January 3, 2022

Creating a go-to-market plan is one of the first things to do during an acquisition. When you don't have a clear GTM strategy before the deal is closed, you won't know what systems you need in place, and what people skills are required to make your combined product work. In this interview, Gwen Pope, Head of Global Product M&A at eBay, will help us understand how to make an M&A GTM successful.

"When building your GTM plan, knowing your rationale and how you think you're going to execute is only as good as knowing the endpoint." - Gwen Pope.

Getting Your House In Order

A GTM plan for a new product is not the same as a GTM for an acquired product. In launching a new product, it's within the guardrails of your own organization's standards. When you acquire a product, the target company most likely does things differently. 

Whether it's infrastructure pieces, operating criteria, billing models, or legal terms, there will always be things that are different from your company's standards. Build a bridge to bring in that acquired product and make it successful in your organization. The only way to do that is if you clearly understand how your company brings products to market. Gwen believes this should be a priority before you even talk to any targets. Knowing your company's processes and gaps will help you source better deals, have a well-defined acquisition strategy, and set a clear execution path to each product you are trying to acquire. 


Pressure Test the Rationale

Before proceeding to the deal itself, you need to pressure test the rationale of buying the target company. Gwen learned a long time ago that you will never get the attention or time that you want from your deal sponsors so you need to define a core set of questions that validate the deal rationale.   

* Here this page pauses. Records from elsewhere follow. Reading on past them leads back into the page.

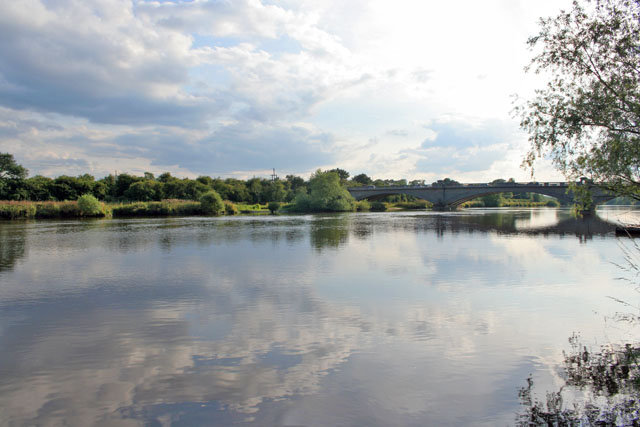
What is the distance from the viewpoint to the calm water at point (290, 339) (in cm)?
585

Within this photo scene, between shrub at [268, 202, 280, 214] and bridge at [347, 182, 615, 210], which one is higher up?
bridge at [347, 182, 615, 210]

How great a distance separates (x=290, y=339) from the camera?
8.54 meters

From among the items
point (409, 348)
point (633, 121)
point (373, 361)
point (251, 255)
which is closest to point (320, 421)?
point (373, 361)

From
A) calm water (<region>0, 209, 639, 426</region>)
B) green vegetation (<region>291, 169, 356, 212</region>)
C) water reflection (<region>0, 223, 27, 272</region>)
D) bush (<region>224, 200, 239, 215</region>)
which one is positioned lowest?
calm water (<region>0, 209, 639, 426</region>)

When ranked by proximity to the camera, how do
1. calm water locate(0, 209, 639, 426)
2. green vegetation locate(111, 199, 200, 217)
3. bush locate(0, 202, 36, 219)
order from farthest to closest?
green vegetation locate(111, 199, 200, 217) → bush locate(0, 202, 36, 219) → calm water locate(0, 209, 639, 426)

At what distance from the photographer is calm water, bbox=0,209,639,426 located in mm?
5852

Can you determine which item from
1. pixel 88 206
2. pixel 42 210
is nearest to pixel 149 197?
pixel 88 206

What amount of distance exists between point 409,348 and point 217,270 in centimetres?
1107

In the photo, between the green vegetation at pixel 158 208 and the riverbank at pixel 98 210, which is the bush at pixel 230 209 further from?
the green vegetation at pixel 158 208

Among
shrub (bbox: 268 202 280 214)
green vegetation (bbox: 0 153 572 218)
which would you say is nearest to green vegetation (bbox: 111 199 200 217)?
green vegetation (bbox: 0 153 572 218)

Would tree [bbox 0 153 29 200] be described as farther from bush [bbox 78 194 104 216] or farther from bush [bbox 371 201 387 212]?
bush [bbox 371 201 387 212]

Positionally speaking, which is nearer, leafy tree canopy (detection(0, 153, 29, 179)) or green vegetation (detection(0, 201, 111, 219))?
green vegetation (detection(0, 201, 111, 219))

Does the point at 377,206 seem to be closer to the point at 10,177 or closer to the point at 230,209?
the point at 230,209

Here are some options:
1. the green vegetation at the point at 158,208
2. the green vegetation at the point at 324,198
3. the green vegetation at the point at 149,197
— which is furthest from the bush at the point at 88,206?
the green vegetation at the point at 324,198
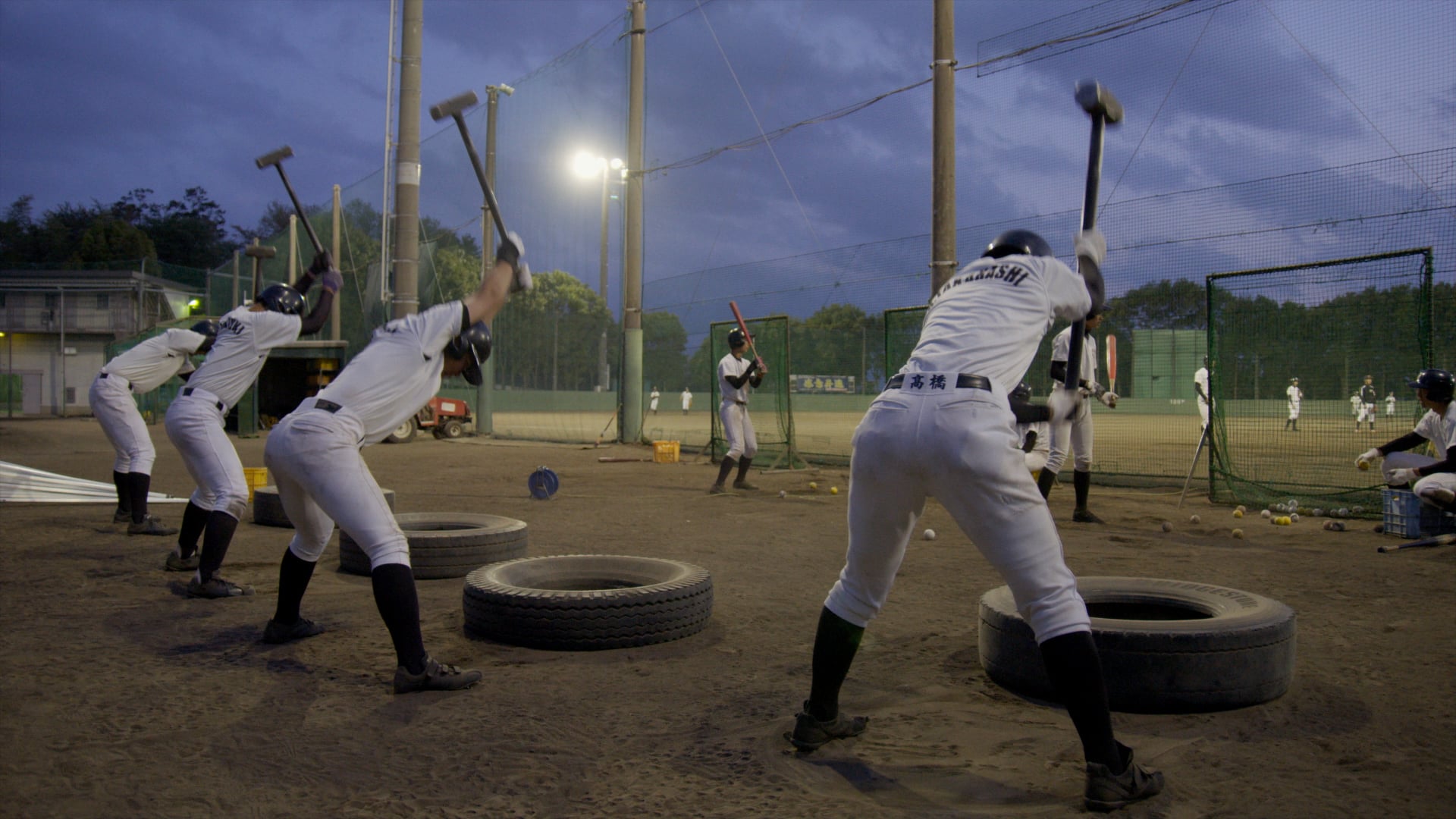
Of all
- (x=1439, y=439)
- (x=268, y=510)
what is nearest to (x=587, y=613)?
(x=268, y=510)

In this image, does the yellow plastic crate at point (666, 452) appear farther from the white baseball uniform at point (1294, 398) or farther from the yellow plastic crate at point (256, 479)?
the white baseball uniform at point (1294, 398)

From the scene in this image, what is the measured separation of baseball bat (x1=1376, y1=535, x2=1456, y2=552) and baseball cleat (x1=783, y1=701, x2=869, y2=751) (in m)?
5.90

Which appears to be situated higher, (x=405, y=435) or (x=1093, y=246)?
(x=1093, y=246)

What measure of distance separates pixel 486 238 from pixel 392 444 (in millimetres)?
6159

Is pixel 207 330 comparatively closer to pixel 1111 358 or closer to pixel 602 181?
pixel 1111 358

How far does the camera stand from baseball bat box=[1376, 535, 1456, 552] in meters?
7.05

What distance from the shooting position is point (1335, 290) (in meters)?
9.66

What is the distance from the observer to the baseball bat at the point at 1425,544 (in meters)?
7.05

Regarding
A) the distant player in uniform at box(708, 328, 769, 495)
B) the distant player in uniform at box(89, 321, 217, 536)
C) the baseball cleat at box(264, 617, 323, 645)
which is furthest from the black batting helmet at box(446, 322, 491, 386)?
the distant player in uniform at box(708, 328, 769, 495)

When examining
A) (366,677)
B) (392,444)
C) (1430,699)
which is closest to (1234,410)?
(1430,699)

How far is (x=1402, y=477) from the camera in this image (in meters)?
7.70

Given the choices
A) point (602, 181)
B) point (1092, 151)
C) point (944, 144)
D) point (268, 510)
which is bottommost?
point (268, 510)

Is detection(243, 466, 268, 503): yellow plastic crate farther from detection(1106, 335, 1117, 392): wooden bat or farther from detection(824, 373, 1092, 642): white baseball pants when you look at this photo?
detection(824, 373, 1092, 642): white baseball pants

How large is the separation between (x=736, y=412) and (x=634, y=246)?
9980mm
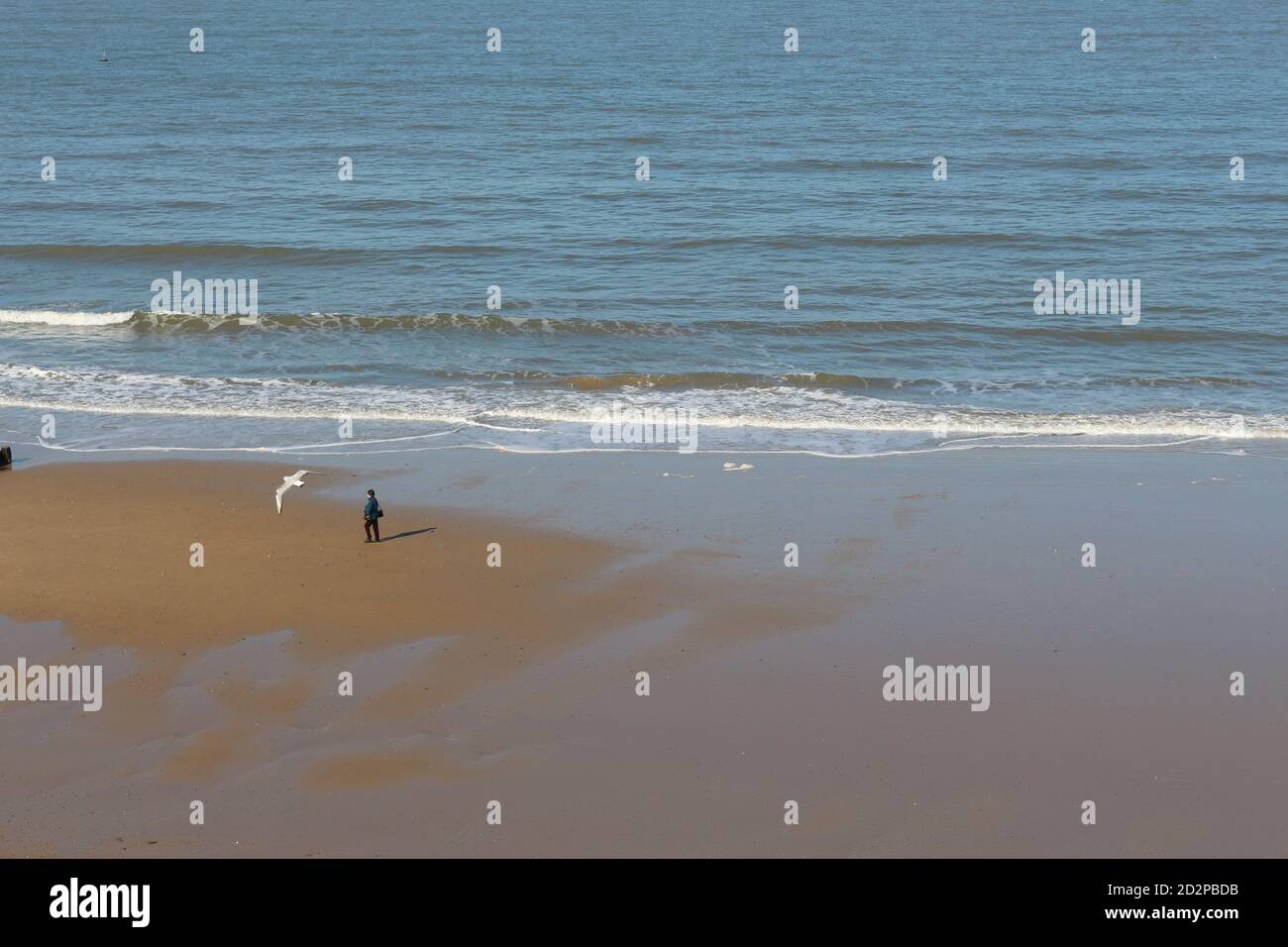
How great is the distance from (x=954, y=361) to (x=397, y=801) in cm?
1923

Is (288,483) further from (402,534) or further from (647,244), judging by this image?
(647,244)

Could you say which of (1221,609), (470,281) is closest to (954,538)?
(1221,609)

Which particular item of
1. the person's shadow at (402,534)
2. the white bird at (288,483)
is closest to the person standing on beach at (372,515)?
the person's shadow at (402,534)

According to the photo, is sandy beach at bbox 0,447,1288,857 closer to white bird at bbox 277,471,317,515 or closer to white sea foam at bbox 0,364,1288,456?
white bird at bbox 277,471,317,515

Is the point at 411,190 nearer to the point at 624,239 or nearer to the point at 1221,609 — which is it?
the point at 624,239

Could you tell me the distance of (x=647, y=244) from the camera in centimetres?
3659

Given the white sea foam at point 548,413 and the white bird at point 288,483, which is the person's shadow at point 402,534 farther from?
the white sea foam at point 548,413

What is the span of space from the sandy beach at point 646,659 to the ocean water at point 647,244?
3.73 meters

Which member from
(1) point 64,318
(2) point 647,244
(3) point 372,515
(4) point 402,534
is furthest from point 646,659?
(2) point 647,244

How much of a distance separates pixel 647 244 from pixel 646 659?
23.9m

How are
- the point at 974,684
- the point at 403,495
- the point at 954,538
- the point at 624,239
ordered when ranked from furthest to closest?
the point at 624,239 → the point at 403,495 → the point at 954,538 → the point at 974,684

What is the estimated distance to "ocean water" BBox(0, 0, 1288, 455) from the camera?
82.7ft

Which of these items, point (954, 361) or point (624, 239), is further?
point (624, 239)

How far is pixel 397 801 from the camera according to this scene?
11695 millimetres
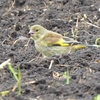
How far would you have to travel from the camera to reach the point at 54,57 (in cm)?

Gwen's suggested questions are:

  1. In what form would we bring this to market?
  2. Why not build it ourselves or partner up?
  3. How is this worth it? What is the value that this brings to us?
  4. What would kill the deal?
  5. Where does this sit on your list of priorities?

Working with the Acquired Company

As early as diligence, the integration lead needs to collaborate with the target leadership and validate the execution path of the GTM. No one knows the product and company better than the target’s leadership team, so you need to get their inputs on the viability of your plan and how to make the acquisition a collaborative success. 

Also, you need to communicate and set expectations early. If you are sunsetting a product, it's best to let them know as early as possible to avoid confusion and questions on day one. 

However, it is essential to note that a full-blown integration plan is not possible Pre-LOI. You need to start working on it early, be prepared to iterate it along the way, and operationalize before you close. 

Building your GTM

When building your GTM plan, you have to start with your baseline deliverables. What things need to happen for the functions to be fully integrated? 

Gather all this information from the  internal people that are not involved in the M&A deal. These are the people that will live with the product after the acquisition. You should build a checklist of the necessary items for the transition. 

The next step is to kick-off confirmatory due diligence. Whether they are dedicated resources or not, you will now have a team of cross-functional delegates. Their job is to provide you with a list of potential risks and requirements for you to achieve your integrated state, which will comprise your executable GTM plan.